Énoncé A
Recopiez fidèlement le passage du texte sur la présence marocaine au Vietnam, depuis « Malgré les vicissitudes » jusqu'à « restauration de l'édifice. » inclus.
Énoncé B
Répondez brièvement à chaque question d'après le texte sur la présence marocaine au Vietnam.
(i) Qui a installé ces Marocains dans cette partie du Vietnam ?
(ii) À quelles portes marocaines le portail ressemble-t-il de façon frappante ?
(iii) Qu'a obtenu Hussein Ferdani pour l'édifice ?

Texte du document
Leur destin tumultueux les a portés vers ces contrées lointaines et méconnues au rythme des pérégrinations qui ont fait entrecroiser l'histoire du Maroc et du Vietnam au gré des aventures coloniales de l'occupant français à l'époque.
Ces Marocains qui ont fini par se faire adopter par le pays d'accueil, où ils se sont mariés avec des vietnamiennes, ont été installés par le leader charismatique vietnamien Ho chi Minh dans cette partie du pays, jusqu'à leur retour au Maroc, en 1972.
La porte "Bab Al Maghabriba" reste un témoin vivant de cette présence marocaine en terre vietnamienne. Elle servait de porte d'entrée du Kolkoze spécialisé dans l'élevage bovin dont s'occupaient les anciens combattants de l'armée française qui ont été faits prisonniers ou qui ont rallié les résistants vietnamiens.
Seuls "Bab Al Maghariba" et quelques dépendances qui servent d'habitations à des ruraux viétnamiens demeurent encore en l'état dans ce kolkoze, au milieu de plantations de maïs. La masse imposante du portail offre un paysage insolite au cÂœur de cette nature verdoyante, avec cette ressemblance frappante avec Bab Assoufara à Rabat ou Bab Boujloud à Fès.
Malgré les vicissitudes du temps et le délaissement dont il a pâti, après le départ du dernier soldat marocain en 1965, ce monument, assailli par la jungle, continue à défier le temps, symbolisant la présence marocaine dans ces lieux et les sacrifices consentis par les Marocains aux cô tés de leurs frères d'armes vietnamiens pour la cause de la liberté.
Hussein Ferdani, un Marocain qui a à coeur la préservation de ce legs patrimonial, a déployé moult efforts pour sensibiliser les autorités locales à la conservation du site, et réussi à obtenir un financement modeste pour la restauration de l'édifice.

Documents sources
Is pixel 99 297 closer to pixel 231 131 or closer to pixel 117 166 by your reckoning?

Corrigé détaillé A
Malgré les vicissitudes du temps et le délaissement dont il a pâti, après le départ du dernier soldat marocain en 1965, ce monument, assailli par la jungle, continue à défier le temps, symbolisant la présence marocaine dans ces lieux et les sacrifices consentis par les Marocains aux cô tés de leurs frères d'armes vietnamiens pour la cause de la liberté.
Hussein Ferdani, un Marocain qui a à coeur la préservation de ce legs patrimonial, a déployé moult efforts pour sensibiliser les autorités locales à la conservation du site, et réussi à obtenir un financement modeste pour la restauration de l'édifice.

Corrigé détaillé B
(i) Le leader vietnamien Ho chi Minh.
(ii) À Bab Assoufara à Rabat et à Bab Boujloud à Fès.
(iii) Un financement modeste pour sa restauration.